▶ **TASK TO CARRY OUT**:
Extend the passage on microlearning, picking up right after its last sentence.

▶ **SELECTED TEXT**:

......

In today’s ever-changing technology landscape, attention-challenged learners are highly distracted with mobile devices and tablets that constantly hum and ding. According to a study conducted by the Pew Research Center, 87 percent of teachers said technology is creating an “easily distracted generation with short attention spans.” Alongside the number of distractions that are a part of daily life, a lot of the information out there is unnecessary. Microlearning cuts down the amount of information people take in and focuses on what’s important and immediately applicable. Successful organizations understand the importance of respecting the learner’s cognitive capacity by presenting information that is easy to comprehend, retain and execute.

Based on research by Grovo, in a microlearning best practices list presented by the National Child Welfare Workforce Institute, 80 percent of all information learned in a traditional classroom setting is lost within 30 days. However, microlearning allows people to access very specific information at the moment of need.

......

▶ **DATA SECTION**:
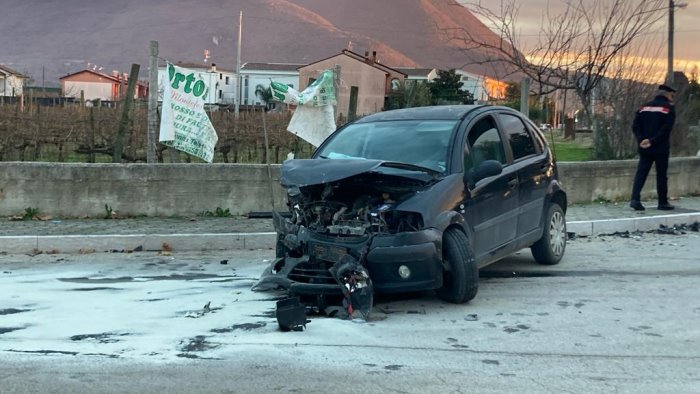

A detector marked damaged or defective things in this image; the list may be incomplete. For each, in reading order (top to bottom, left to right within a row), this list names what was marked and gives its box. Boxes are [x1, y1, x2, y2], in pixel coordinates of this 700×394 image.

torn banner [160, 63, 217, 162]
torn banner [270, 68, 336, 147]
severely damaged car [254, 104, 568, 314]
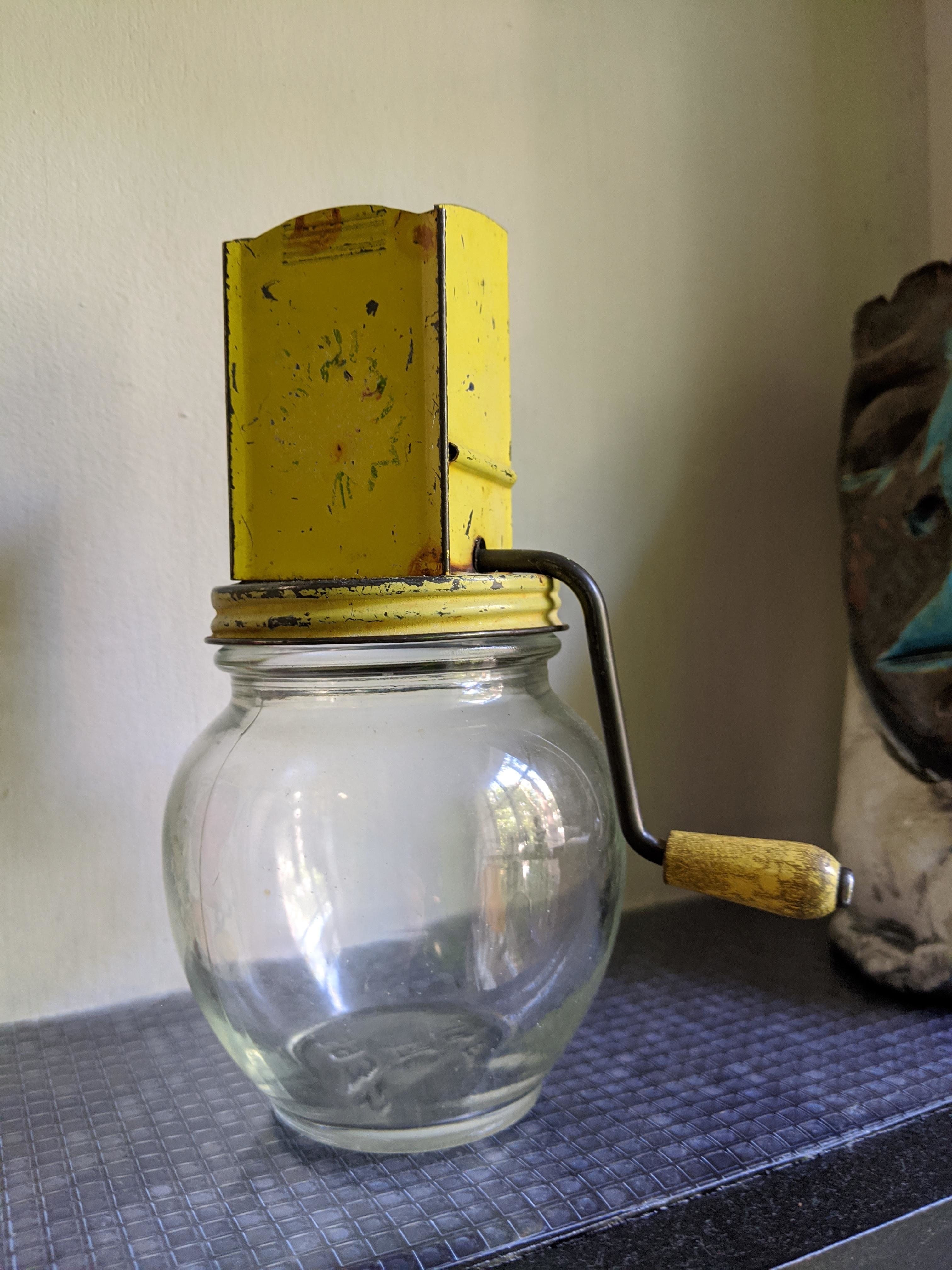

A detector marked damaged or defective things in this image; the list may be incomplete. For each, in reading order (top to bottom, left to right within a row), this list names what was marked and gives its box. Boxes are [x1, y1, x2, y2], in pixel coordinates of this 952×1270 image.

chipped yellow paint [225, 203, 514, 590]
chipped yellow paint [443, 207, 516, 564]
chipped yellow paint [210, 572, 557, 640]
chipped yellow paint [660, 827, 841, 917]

......

▶ **EXERCISE RESULT**:
Unlike traditional learning formats where facts, procedures and best practices are provided in longer sessions, microlearning presents highly-focused units of information that tend to be more actionable by nature.

“It’s less about the time and more about breaking a performance goal into focused steps that are as short as possible, but as extensive as necessary,” said Alex Khurgin, director of learning and creative at Grovo.

Organizations tend to have a natural hesitation to adopting a microlearning approach because instructional information is minimal. A lot of the work itself comes from the learner reflecting on the material, running through scenarios and practicing on the job. While it can be challenging to convince the C-suite to commit, case studies have proven microlearning an effective training method in the digital age.

Given that information and work knowledge is always changing as automated processes take over, the ability to keep up with the pace and nimbly learn multiple things at once requires a microlearning approach, Khurgin explained. It allows organizations to spend less immediate time and money to get better performance results. Microlearning can efficiently provide support at every point in an employee lifecycle whether that is onboarding, support or compliance.

With jobs constantly evolving, microlearning facilitates the on-going learning process not with what you learn in 60-seconds, but what you learn collectively over time.